“Noi cristiani in Medioriente siamo sempre stati in minoranza nella storia sotto tutti gli imperi. La qualità della nostra presenza e testimonianza ha fatto vincere l’essere e il rimanere cristiano sulla terra di Cristo. Non è il numero che conta ma è la qualità della nostra presenza, il fatto che siamo uniti e che conserviamo i valori umani. La nostra grande speranza è che lo scontro delle religioni non ci sarà. La responsabilità è nostra come cristiani”.
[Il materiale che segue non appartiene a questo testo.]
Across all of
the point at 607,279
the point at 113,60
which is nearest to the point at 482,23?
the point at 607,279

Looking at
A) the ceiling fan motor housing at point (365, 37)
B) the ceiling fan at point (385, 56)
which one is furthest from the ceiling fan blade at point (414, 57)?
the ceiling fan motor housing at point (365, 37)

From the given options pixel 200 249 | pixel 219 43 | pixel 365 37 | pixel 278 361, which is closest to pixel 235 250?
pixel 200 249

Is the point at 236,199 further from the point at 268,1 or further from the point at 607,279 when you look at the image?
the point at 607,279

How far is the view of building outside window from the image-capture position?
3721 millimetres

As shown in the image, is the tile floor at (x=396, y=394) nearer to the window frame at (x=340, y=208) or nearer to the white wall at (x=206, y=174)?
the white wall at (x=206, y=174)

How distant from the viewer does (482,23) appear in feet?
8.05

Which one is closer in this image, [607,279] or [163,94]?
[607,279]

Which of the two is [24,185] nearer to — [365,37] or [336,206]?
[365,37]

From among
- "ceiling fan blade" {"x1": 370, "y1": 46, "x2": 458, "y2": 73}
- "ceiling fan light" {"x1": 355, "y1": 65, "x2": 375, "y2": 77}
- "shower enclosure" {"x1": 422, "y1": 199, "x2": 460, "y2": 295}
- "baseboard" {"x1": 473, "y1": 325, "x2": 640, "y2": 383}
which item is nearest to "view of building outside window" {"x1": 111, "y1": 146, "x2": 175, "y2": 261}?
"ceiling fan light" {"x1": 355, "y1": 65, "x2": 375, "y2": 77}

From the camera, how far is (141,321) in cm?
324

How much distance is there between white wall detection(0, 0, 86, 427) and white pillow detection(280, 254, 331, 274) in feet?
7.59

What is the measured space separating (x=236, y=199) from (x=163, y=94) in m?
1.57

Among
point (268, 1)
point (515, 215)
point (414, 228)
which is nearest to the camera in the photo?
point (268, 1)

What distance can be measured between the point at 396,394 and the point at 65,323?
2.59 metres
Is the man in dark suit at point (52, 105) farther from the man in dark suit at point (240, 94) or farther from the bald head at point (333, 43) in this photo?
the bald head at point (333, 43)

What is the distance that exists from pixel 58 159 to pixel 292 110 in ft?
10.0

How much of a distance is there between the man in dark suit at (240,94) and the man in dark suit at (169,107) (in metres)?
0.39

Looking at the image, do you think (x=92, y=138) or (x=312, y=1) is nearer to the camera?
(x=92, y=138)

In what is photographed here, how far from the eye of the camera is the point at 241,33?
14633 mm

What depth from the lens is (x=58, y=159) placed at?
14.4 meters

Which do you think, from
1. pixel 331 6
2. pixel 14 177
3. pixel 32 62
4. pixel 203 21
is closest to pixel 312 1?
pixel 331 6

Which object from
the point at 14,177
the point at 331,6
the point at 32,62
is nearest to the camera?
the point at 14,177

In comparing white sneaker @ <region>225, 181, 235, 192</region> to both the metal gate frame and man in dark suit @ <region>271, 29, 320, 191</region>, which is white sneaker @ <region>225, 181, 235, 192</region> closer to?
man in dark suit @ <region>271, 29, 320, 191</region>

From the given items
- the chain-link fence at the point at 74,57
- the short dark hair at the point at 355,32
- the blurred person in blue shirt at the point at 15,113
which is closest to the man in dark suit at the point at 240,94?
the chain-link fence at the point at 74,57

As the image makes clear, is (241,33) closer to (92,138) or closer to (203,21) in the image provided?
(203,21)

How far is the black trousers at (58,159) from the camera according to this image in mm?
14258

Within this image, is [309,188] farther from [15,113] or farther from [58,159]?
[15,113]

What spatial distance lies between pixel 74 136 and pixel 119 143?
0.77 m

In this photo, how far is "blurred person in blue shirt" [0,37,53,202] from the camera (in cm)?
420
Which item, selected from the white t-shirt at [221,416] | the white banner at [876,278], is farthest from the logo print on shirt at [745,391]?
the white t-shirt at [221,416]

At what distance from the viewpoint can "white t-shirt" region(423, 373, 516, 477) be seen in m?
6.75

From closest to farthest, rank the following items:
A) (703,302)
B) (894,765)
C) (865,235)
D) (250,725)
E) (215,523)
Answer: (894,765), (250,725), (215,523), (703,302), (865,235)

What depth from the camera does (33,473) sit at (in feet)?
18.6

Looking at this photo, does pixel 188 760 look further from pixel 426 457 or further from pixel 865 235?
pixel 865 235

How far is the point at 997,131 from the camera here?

Lo ha detto mons. Mounir Khairallah, vescovo maronita di Batroun (Libano), durante una visita all’Università cattolica di Milano. “In questa grande crisi tra sciiti e sunniti – ha spiegato il vescovo – siamo noi gli unici a poter fare da ponte. Se i cristiani sparissero dal Medioriente non ci sarebbe più vita neanche per i musulmani perché anche loro hanno paura: non ci sono luoghi dove sciiti e sunniti vivono insieme, i cristiani sono gli unici a saper vivere con tutti”. “Questa è la nostra responsabilità, la nostra missione – ha sottolineato mons. Khairallah -. I cristiani del Medioriente non spariranno. Come diceva San Giovanni Paolo II, noi siamo un ‘Paese messaggio’, un Paese modello per tutti i Paesi del mondo grazie alla convivialità tra le 18 comunità presenti sul territorio libanese. Vogliamo dire a tutti che il vivere insieme è sempre possibile”. Il vescovo libanese si è poi soffermato sulla situazione dei rifugiati siriani in Libano, oltre 1,5 milioni su una popolazione di 4,5 milioni, circa il 30%. “Nonostante la Siria abbia occupato militarmente il Libano per 30 anni – ha dichiarato il presule – i libanesi continuano ad accogliere per tradizione tutti coloro che non si sentono di poter vivere degnamente nella loro terra. Tuttavia la situazione è faticosa a livello sociale, politico ed economico. Consideriamo da un lato che i profughi attualmente in Libano, se non si sbloccherà la situazione, inevitabilmente non vorranno più rientrare. Basti pensare che oggi nascono 60.000 bambini siriani in Libano contro 50.000 libanesi”. “Chiediamo da tempo alle grandi potenze e all’Onu di aiutare i rifugiati a rientrare nel loro Paese ma non ci stanno ascoltando perché sarebbe un riconoscimento ufficiale del regime di Assad. La nostra richiesta non ha un significato politico ma unicamente di carattere umanitario”, spiega mons. Khairallah che spera “in una soluzione al più presto possibile per lasciarci decidere da soli le nostre sorti. Gli interessi economici e politici in gioco sono così grandi che non ci danno questa possibilità. Basti pensare che in questo momento americani e russi stanno lottando per avere la parte più grande dell’investimento per la ricostruzione della Siria che secondo un calcolo degli Stati Uniti ammonta a 600 miliardi di dollari”.